John Downs

Building Human-Focused Software

Filtering by Tag: Security

Automatic Key Rotation for Azure Services

This post was originally published on the Kloud blog.

Securely managing keys for services that we use is an important, and sometimes difficult, part of building and running a cloud-based application. In general I prefer not to handle keys at all, and instead rely on approaches like managed service identities with role-based access control, which allow for applications to authenticate and authorise themselves without any keys being explicitly exchanged. However, there are a number of situations where do we need to use and manage keys, such as when we use services that don't support role-based access control. One best practice that we should adopt when handling keys is to rotate (change) them regularly.

Key rotation is important to cover situations where your keys may have compromised. Common attack vectors include keys having been committed to a public GitHub repository, a log file having a key accidentally written to it, or a disgruntled ex-employee retaining a key that had previously been issued. Changing the keys means that the scope of the damage is limited, and if keys aren't changed regularly then these types of vulnerability can be severe.

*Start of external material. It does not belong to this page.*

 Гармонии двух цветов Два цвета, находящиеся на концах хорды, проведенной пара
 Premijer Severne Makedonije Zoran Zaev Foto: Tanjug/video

In many applications, keys are used in complex ways and require manual intervention to rotate. But in other applications, it's possible to completely automate the rotation of keys. In this post I'll explain one such approach, which rotates keys every time the application and its infrastructure components are redeployed. Assuming the application is deployed regularly, for example using a continuous deployment process, we will end up rotating keys very frequently.

Approach

The key rotation process I describe here relies on the fact that the services we'll be dealing with - Azure Storage, Cosmos DB, and Service Bus - have both a primary and a secondary key. Both keys are valid for any requests, and they can be changed independently of each other. During each release we will pick one of these keys to use, and we'll make sure that we only use that one. We'll deploy our application components, which will include referencing that key and making sure our application uses it. Then we'll rotate the other key.

The flow of the script is as follows:

  1. Decide whether to use the primary key or the secondary key for this deployment. There are several approaches to do this, which I describe below.

  2. Deploy the ARM template. In our example, the ARM template is the main thing that reads the keys. The template copies the keys into an Azure Function application's configuration settings, as well as into a Key Vault. You could, of course, output the keys and have your deployment script put them elsewhere if you want to.

  3. Run the other deployment logic. For our simple application we don't need to do anything more than run the ARM template deployment, but for many deployments you might copy your application files to a server, swap the deployment slots, or perform a variety of other actions that you need to run as part of your release.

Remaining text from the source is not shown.